TEXT BLOCK:
═══

In JROTC, when events were still happening on campus, students were responsible for training, wearing their uniforms in the proper fashion, drills and more. Now the cadets have to take their classes online, which can be a challenge since the program has a history of observable behavior and activity, things that don’t translate well in a Google Meet.

Colonel Bruce and SSgt Janet Santa stay in touch with the cadets, and the cadets stay in touch with each other via Google Meets, Facebook, texting, and more.

“I think most of our students are dealing with this situation pretty well,” said Colonel Bruce. “We give them time to talk about their individual situations, helping them know we are here and always available to them if and when they need us.”

JROTC was designed to show high school students what the military can offer as a career. However, joining the military after graduation is not a requirement of the course.

The focus is to help students become the best citizens they can be.

JROTC program is more than just a class. It focuses on several areas:

Aerospace Science Class: The first and second year cadets learn the history of man’s attempts at learning how to fly, and the principles and physics of flight. The course also includes aerospace physiology, the study of what happens to the human body at high altitudes and low atmospheric pressures.

Leadership Class: The first year cadets learn about the Air Force, including the customs and traditions. The cadets in other years learn how to rent an apartment and buy a car, how to follow a budget and apply for credit scores and how to apply for credit.

═══

EXERCISE DESCRIPTION: Reproduce the stretch of the JROTC text from "Colonel Bruce and" through "they can be.", substituting "trainees" for each "cadets".

RECORDED INFORMATION:
═══

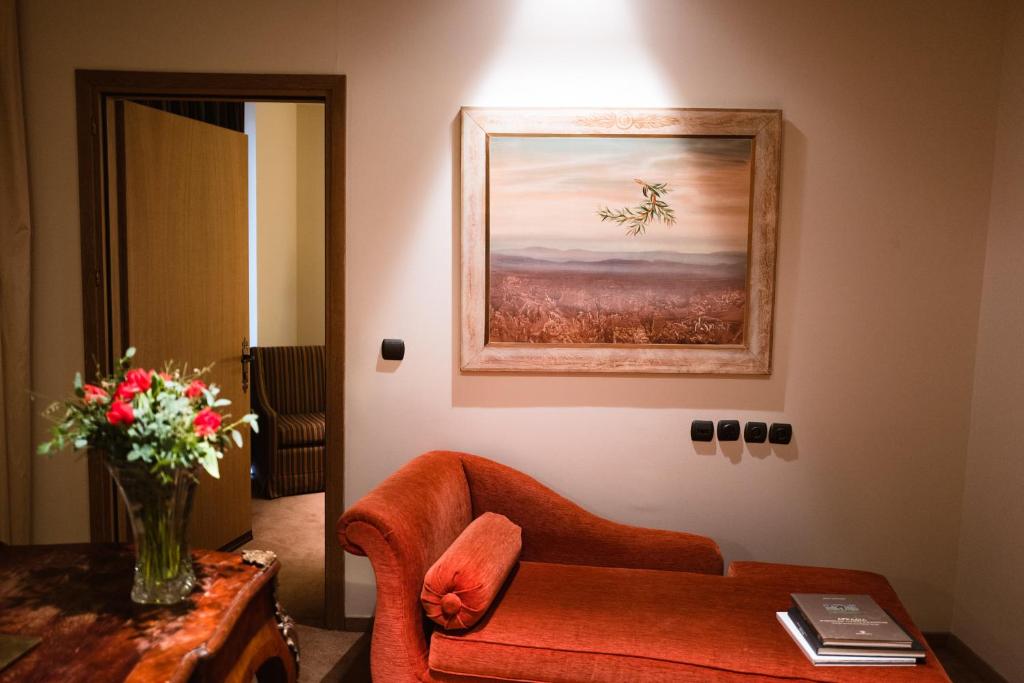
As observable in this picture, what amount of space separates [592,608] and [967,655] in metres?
1.71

═══

RESPONSE:
Colonel Bruce and SSgt Janet Santa stay in touch with the trainees, and the trainees stay in touch with each other via Google Meets, Facebook, texting, and more.

“I think most of our students are dealing with this situation pretty well,” said Colonel Bruce. “We give them time to talk about their individual situations, helping them know we are here and always available to them if and when they need us.”

JROTC was designed to show high school students what the military can offer as a career. However, joining the military after graduation is not a requirement of the course.

The focus is to help students become the best citizens they can be.